Monday, October 11, 2010

Wow! The Nobels Give the Prize to Someone Who Deserves It!

The 2010 winner of the Nobel Prize for Literature is one of my favorite living authors: Peruvian expat Mario Vargas Llosa. Here is a student at Princeton University, where Vargas Llosa is currently a professor, blogging about his addressing some students about the award:
I just returned from attending the reception in the Chancellor Greene Rotunda honoring Professor Mario Vargas Llosa, this year’s recipient of the Nobel Prize in Literature. I am still fighting an overwhelming sense of wooziness from having just observed history in the making. As I stood listening intently to Professor Llosa’s words, I could only marvel at how beneath his humble, sophisticated demeanor, there exists this remarkable internal landscape of profound wisdom, astute intelligence, and unbounded passion.
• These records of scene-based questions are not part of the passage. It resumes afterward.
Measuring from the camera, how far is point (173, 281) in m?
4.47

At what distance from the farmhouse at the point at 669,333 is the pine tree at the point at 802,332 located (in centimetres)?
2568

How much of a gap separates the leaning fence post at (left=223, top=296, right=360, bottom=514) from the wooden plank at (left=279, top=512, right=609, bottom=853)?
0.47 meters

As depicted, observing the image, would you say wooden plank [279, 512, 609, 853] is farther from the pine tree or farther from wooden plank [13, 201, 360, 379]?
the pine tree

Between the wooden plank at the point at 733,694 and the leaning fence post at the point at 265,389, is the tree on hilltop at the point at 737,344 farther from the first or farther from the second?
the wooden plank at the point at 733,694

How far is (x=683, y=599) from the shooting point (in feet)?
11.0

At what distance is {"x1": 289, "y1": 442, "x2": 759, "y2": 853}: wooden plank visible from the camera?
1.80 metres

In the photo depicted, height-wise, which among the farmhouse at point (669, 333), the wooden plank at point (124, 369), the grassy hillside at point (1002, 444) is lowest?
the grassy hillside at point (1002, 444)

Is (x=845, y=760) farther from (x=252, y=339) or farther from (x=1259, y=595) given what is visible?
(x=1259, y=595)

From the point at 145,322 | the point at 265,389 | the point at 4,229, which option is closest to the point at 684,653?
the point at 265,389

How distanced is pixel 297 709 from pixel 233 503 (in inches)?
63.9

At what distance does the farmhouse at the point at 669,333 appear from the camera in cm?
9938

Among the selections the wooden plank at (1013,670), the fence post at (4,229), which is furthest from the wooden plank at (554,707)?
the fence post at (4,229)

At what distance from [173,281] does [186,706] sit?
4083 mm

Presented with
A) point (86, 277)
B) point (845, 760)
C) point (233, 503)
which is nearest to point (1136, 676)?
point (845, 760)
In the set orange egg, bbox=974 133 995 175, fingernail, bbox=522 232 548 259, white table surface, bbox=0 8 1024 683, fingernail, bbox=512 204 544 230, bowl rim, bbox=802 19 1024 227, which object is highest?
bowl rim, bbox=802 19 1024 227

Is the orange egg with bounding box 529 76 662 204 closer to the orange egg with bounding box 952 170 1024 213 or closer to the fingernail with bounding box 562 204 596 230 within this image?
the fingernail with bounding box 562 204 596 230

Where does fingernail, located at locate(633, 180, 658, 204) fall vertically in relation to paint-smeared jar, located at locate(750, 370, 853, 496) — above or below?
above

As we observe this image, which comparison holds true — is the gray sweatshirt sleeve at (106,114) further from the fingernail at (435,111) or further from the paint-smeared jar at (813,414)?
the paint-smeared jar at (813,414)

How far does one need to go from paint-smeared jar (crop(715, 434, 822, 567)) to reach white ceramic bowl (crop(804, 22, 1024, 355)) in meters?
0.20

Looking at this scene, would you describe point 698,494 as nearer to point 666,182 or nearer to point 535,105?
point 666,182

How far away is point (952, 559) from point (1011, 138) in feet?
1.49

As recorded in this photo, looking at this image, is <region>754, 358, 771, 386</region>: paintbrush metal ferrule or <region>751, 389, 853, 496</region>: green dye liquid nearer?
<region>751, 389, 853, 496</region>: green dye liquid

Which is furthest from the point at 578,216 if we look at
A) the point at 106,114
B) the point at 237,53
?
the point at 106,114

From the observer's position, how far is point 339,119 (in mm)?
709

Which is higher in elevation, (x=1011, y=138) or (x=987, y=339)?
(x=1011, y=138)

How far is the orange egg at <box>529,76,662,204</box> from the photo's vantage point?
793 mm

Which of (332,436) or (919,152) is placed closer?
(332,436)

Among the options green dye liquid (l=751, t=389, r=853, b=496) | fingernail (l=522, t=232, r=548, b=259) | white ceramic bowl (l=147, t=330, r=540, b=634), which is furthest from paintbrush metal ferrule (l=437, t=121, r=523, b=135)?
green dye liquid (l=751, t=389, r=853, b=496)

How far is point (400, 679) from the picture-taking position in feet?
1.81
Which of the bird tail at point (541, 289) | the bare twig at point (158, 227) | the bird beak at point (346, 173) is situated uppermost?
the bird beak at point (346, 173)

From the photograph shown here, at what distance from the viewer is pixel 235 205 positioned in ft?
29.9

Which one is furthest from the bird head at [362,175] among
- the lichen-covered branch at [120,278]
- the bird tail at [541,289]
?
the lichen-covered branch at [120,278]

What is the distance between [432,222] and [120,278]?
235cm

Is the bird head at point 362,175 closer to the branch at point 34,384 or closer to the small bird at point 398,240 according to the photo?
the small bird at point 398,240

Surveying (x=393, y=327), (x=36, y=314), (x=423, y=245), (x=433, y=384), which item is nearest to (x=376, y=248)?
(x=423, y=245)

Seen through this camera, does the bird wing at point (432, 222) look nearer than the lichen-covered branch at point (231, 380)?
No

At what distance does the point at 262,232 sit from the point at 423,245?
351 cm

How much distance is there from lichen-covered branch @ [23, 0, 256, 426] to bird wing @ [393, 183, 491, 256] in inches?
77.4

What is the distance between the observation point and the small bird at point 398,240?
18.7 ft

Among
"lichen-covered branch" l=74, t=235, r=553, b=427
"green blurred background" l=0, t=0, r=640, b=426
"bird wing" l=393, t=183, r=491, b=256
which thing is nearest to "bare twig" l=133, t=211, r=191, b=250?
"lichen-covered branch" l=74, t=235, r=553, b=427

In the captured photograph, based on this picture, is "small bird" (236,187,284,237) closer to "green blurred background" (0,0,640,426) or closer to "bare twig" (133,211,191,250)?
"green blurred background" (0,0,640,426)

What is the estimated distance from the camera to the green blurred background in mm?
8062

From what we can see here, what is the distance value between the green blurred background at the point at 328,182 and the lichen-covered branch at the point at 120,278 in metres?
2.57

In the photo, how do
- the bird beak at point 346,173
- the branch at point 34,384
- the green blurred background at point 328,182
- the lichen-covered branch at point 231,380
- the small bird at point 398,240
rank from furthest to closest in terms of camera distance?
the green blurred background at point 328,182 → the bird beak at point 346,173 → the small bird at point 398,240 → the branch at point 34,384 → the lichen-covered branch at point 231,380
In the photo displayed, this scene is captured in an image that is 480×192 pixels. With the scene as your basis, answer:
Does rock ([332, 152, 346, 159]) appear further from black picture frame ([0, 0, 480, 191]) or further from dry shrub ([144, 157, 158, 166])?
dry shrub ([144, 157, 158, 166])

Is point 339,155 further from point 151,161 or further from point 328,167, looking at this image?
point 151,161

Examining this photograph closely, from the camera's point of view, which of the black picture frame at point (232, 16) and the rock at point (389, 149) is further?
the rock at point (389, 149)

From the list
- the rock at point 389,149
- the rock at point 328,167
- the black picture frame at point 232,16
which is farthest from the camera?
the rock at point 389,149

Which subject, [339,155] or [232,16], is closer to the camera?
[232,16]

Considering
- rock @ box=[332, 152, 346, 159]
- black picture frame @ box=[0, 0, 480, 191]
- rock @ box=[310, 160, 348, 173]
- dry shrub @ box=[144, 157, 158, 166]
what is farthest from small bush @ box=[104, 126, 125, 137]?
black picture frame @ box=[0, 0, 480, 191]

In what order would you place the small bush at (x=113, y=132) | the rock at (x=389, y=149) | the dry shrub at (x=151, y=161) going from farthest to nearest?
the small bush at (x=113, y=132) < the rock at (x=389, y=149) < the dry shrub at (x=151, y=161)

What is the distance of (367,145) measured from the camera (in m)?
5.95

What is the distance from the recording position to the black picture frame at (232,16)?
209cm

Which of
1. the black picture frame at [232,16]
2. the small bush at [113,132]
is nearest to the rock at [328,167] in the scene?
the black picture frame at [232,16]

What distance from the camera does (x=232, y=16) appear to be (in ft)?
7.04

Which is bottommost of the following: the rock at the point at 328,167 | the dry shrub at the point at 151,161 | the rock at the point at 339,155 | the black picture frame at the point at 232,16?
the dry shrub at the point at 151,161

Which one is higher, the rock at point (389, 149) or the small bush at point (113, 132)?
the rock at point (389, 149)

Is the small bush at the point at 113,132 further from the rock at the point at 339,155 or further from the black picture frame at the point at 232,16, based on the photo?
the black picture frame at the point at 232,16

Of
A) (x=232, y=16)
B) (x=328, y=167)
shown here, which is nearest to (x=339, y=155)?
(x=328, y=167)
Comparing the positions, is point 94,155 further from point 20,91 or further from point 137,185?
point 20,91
Professor Llosa is the embodiment of an individual who dares to exercise the freedom to think independently and to follow the pathway paved by his ideas, as evidenced in his writings on freedom and his decision to run for the Peruvian presidency in 1990. In witnessing Llosa speak of the importance to read with a voracious appetite, I was moved by the profound power of ideas. Llosa described reading as one of the greatest pleasures life affords us. To carry on the message, propitiously in time for midterms but also for life....
I couldn't have said it better!

I would describe his aesthetic as nineteenth century realism updated with a post-modern sensibility. His works are often big, epic in scope, thematically ambitious, and yet absorbingly narrated. Well-known factoid: about a quarter century ago, he underwent a sort of political conversion, instigated by his young son Alvaro, from collectivism to individualism. Afterward, he had a heated encounter in the Mexico City Opera House with collectivist Gabriel Garcia Marquez which ended with Vargas Llosa punching Marquez in the nose.

Every ten years or so, he publishes a collection of essays that are very much worth reading. One essay I remember especially fondly was written the day he finished reading the complete works of José Ortega y Gasset (and I thought I was a big fan of Ortega!). He says it is a shame the twentieth century did not place him in the position occupied by Jean Paul Sartre. One reason Ortega would have been a better choice: mejor prosa.

Update: I told the above story about the Mexico City Opera House from memory. I've since found out that the incident occurred before V-Ll's conversion. Neither man has ever divulged the cause of their quarrel, which seems to have been personal and not political. Further, the blow was to Marquez's eye, not his nose. We at E pur si muove! are zealous to avoid becoming a source of misinformation, like so much of what you see on the web.